Importantly, the Act addresses not only the drug products used in regenerative medicine but also the devices that are typically used to prepare them. To address perceived absence of clear direction, the FDA must issue draft guidance by December 2017 clarifying how it will streamline evaluation of devices used in the recovery, isolation, or delivery of regenerative advanced therapies. Specifically, the guidance will address: 5

  • How the FDA intends to simplify regulatory requirements for combination device and cell or tissue products.
  • What, if any, intended uses or specific attributes would result in a device used with a regenerative therapy product to be classified as a class III device?
  • When the FDA considers it is necessary, if ever, for the intended use of a device to be limited to a specific intended use with only one particular type of cell.
  • Application of the least burdensome approach to demonstrate how a device may be used with more than one cell type.


Teamwork Makes the Dream Work

Section 3035 of the Act requires that the FDA provide annual reports to Congress as to the number of regenerative advanced therapies filed, granted accelerated approval or priority review, approved or licensed, withdrawn, and/or denied. Finally, by December 2018, HHS, in consultation with the National Institute of Standards and Technology, will lead a collaborative effort to develop standards and consensus definitions, the aim of which is to create regulatory predictability with input from all stakeholders.6 These efforts will undoubtedly harmonize U.S. standards with international regulatory frameworks.

Critically, the Act fosters accountability and utilizes existing pathways to expedite review, instead of carving out special rules.

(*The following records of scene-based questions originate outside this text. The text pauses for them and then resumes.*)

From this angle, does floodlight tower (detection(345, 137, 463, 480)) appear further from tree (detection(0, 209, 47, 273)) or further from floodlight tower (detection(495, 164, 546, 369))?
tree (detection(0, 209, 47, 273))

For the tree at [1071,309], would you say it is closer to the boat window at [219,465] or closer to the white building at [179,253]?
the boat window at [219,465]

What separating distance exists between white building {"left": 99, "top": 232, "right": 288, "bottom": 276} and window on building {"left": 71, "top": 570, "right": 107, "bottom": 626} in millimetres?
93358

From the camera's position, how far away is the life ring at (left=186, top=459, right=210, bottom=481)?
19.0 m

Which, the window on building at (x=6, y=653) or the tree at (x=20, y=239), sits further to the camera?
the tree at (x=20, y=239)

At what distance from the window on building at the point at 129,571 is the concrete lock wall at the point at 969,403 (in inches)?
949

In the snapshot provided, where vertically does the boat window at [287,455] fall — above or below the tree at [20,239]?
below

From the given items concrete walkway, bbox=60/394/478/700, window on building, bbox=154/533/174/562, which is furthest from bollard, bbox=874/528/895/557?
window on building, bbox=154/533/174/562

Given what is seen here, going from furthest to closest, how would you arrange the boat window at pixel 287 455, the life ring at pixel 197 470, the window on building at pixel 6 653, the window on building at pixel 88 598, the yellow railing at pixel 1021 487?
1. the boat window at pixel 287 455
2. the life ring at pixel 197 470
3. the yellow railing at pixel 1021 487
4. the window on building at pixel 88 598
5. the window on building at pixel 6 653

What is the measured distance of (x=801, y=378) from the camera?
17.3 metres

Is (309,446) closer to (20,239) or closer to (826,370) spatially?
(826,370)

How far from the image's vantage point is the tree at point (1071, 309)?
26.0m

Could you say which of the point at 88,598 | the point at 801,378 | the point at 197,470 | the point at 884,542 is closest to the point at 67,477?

This is viewed as important to the relative credibility of the market for these products and an affirmation of FDA’s authority as the gatekeeper of not only safe but also effective therapies.

It remains to be seen whether the 21st Century Cures Act has made a virtue among the antagonistic voices that emerge from the common interest of improving health and access to therapies of demonstrated benefit.



Mitchell Parrish, JD, RAC, CIP

Executive Insight

Mitchell Parrish, JD, RAC, CIP, VP of Legal and Regulatory Affairs


Regenerative medicine is complex, and so are the regulations and laws that govern such medicine. The 21st Century Cures Act continues this trend of complexity, but does offer some solace: implicit congressional support for regenerative therapies. This support includes $30 million in funding and new FDA approval pathways. For those in the regenerative medicine space, including transplant and stem cell researchers, this should prove welcome news.


1 Aristotle, The Nicomachean Ethics, 42 (J.A.K. Thomson trans., 2004).

2 Pub. L. No. 114-255 (Dec. 13, 2016).

3 Id. at § 3033 (a)(2) (codified at 21 U.S.C. § 356(g)(2)).

4 Id. (codified 21 U.S.C. § 356(g)(3), (4)).

5 Id. at § 3034 (a).

6 Id. at § 3036 (codified at 21 U.S.C. 356g).